■ Отрывок из источника ■
⟨

Лев Филатов - Обо всем по порядку: Репортаж о репортаже
Тарасов — это великий темперамент. И вдохновенный, и перебарщивающий, и ведущий к постижению, и упорствующий в заблуждениях. В чем угодно — он неизменно темпераментен, открыто, не замаскированно, не сглаженно. Он смолоду учился на футбольного тренера, да и ревниво неравнодушен к футболу.
Меня нисколько не удивило, когда он в 1975 году вдруг дерзнул стать тренером футбольной команды ЦСКА. Самонадеянность его была привлекательна отвагой, риском.
Я внимательно следил за ним на протяжении того года. Поначалу важный, сановитый, с усмешкой криво загадочной, которая должна была убедить окружающих, что ему, прославленному хоккейному воеводе, не составит труда водить в походы и футбольную рать, он неделя за неделей, месяц за месяцем выглядел все более растерянным, осунувшимся, фанаберию сдуло вместе с усмешкой. Не мог он, привыкший, что хоккейные коллеги внимают ему с трепетом, не чувствовать одиночества, изоляции. Для футбольных коллег он был чудак, пожилой и начинающий, они и к хоккею-то в своем большинстве относились снисходительно, как к игре маленькой и простенькой, ничего общего с громадным и сложным футболом не имеющей, да еще раздражавшей своими легкими успехами, в которые дилетанты тыкали их носом. На послематчевых пресс- конференциях, в то время обязательных, Тарасова, чья команда чаще проигрывала, чем побеждала, слушали с иронией и, что бы он ни произнес, аудитория улыбалась: «Говори, говори, это тебе не хоккей». ЦСКА как был до Тарасова тринадцатым в чемпионате, так и с ним остался на том же месте.

⟩

■ Выдержка из данных ■
⟨

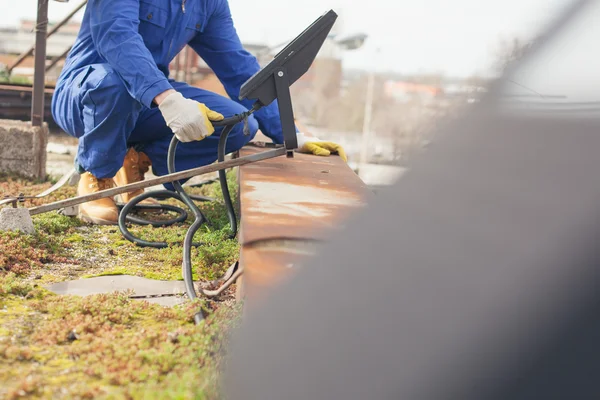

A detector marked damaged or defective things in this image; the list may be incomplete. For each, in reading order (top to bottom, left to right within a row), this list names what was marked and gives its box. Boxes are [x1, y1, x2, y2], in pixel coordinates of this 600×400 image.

⟩

■ Задания к выполнению ■
a) Перепишите слово в слово кусок отрывка о Тарасове, который открывается словами «Лев Филатов - Обо» и заканчивается словами «привлекательна отвагой, риском.».
b) Допишите отрывок о Тарасове дальше, начав сразу после его последнего предложения.
Данные здесь никакой роли не играют.

■ Итоги упражнения ■
a)
Лев Филатов - Обо всем по порядку: Репортаж о репортаже
Тарасов — это великий темперамент. И вдохновенный, и перебарщивающий, и ведущий к постижению, и упорствующий в заблуждениях. В чем угодно — он неизменно темпераментен, открыто, не замаскированно, не сглаженно. Он смолоду учился на футбольного тренера, да и ревниво неравнодушен к футболу.
Меня нисколько не удивило, когда он в 1975 году вдруг дерзнул стать тренером футбольной команды ЦСКА. Самонадеянность его была привлекательна отвагой, риском.

b)
Я не жалел его. Наоборот, вся эта история вызывала симпатию. Не получилось? И не беда. Иначе и быть не могло. И не потому, что поздно взялся, да и экспромтом, с налета. Его человеческое естество идеально подходило именно для хоккея, скоростного и азартного. И кипящее самолюбие, которым он отмечен, не вынесло бы испытания долготерпением, необходимым футбольному тренеру, знающему, что абсолютного первенства быстро и надолго никому не дано добиться. А в хоккее, в сильнейшем, прочном клубе, полновластие оказалось достижимо. И в таблицах, и в теории, и в печати, и в публичном признании.
Большая удача, что Тарасов всего себя отдал хоккею, с первых его шагов у нас. Вместе с ним взмыл на гребне победной волны и получил от него все, что положено лауреату «Гран-при»: известность, почетные звания, право быть высшим судьей в проблемах игры. В Канаде его называют «отцом советского хоккея», по его книгам там учатся, его методы тренировки перенимают.
Сезон 1970 года ЦСКА начал без него.
— Почему ушли? — спросил я его при встрече.
— Здоровье, нервы... Губит меня тренерская скамейка. Не выдерживаю волнений.
— Не верю, вернетесь.
— Год передышки — наверняка.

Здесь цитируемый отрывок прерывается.